# [Material to process]

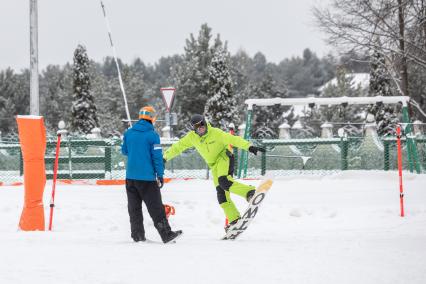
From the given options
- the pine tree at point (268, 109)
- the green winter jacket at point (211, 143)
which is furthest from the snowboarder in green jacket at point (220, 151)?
the pine tree at point (268, 109)

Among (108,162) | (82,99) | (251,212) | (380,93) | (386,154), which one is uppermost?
(82,99)

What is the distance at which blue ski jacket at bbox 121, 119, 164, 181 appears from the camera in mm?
8062

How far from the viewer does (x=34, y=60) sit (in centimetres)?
1391

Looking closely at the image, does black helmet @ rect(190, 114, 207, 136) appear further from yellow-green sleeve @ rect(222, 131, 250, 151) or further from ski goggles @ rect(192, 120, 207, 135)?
yellow-green sleeve @ rect(222, 131, 250, 151)

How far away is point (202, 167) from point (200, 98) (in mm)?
28713

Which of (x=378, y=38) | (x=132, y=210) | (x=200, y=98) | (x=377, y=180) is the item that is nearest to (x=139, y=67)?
(x=200, y=98)

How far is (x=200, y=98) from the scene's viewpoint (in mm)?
48781

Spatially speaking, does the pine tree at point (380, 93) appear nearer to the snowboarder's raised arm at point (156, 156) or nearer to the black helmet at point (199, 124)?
the black helmet at point (199, 124)

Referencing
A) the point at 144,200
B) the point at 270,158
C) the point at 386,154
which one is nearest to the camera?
the point at 144,200

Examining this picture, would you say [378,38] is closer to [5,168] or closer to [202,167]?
[202,167]

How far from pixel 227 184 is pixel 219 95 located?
1425 inches

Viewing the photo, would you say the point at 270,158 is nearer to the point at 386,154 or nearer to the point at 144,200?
the point at 386,154

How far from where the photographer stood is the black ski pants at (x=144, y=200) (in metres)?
8.10

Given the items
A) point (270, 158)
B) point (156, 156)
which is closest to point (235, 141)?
point (156, 156)
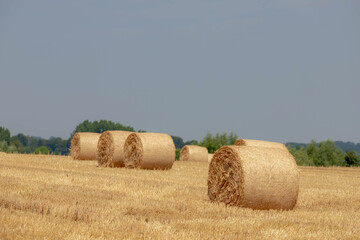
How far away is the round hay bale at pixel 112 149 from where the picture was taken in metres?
21.2

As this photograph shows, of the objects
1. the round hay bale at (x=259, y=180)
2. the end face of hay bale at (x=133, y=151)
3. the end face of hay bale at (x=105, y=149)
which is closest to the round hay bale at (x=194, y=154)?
the end face of hay bale at (x=105, y=149)

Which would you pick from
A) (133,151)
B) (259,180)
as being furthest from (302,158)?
(259,180)

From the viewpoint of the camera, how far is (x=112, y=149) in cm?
2125

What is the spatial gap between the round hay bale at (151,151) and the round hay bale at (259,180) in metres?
8.55

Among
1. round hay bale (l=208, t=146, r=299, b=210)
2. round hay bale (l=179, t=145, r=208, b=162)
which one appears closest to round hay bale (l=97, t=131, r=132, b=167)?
round hay bale (l=208, t=146, r=299, b=210)

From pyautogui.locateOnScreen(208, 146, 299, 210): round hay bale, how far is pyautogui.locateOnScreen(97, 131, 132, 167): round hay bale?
10359 mm

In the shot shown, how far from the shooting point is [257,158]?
1088 cm

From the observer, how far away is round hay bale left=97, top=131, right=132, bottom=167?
21.2 m

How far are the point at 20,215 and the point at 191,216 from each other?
9.39 feet

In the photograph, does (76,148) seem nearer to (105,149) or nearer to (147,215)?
(105,149)

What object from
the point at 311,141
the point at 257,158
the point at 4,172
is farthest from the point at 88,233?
the point at 311,141

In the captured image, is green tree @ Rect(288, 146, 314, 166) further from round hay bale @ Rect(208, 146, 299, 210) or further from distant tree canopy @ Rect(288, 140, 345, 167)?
round hay bale @ Rect(208, 146, 299, 210)

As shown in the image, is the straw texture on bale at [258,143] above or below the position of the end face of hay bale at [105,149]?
above

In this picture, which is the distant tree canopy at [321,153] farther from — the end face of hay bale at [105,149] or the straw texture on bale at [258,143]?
the end face of hay bale at [105,149]
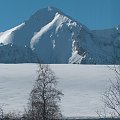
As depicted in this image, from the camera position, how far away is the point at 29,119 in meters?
17.9

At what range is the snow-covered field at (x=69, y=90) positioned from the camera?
33156 mm

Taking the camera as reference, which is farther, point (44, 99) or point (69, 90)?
point (69, 90)

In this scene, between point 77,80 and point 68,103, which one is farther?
point 77,80

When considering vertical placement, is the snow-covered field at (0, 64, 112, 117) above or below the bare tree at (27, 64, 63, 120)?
above

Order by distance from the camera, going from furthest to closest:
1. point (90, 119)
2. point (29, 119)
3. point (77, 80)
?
point (77, 80) < point (90, 119) < point (29, 119)

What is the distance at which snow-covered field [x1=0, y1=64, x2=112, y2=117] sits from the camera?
33.2m

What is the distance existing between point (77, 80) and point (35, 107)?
99.1 ft

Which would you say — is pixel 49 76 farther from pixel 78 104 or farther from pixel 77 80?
pixel 77 80

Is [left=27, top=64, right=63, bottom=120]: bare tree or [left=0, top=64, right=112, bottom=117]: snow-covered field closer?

# [Problem details]
Can you copy the records verbatim, from the line that contains "What is the distance existing" up to and including the last line of the records?

# [Correct response]
What is the distance existing between point (77, 80) and point (35, 107)?
99.1 ft

Which would you say — is pixel 49 76 farther from pixel 78 104 or farther from pixel 77 80?
pixel 77 80

Is [left=27, top=64, right=63, bottom=120]: bare tree or [left=0, top=64, right=112, bottom=117]: snow-covered field closer?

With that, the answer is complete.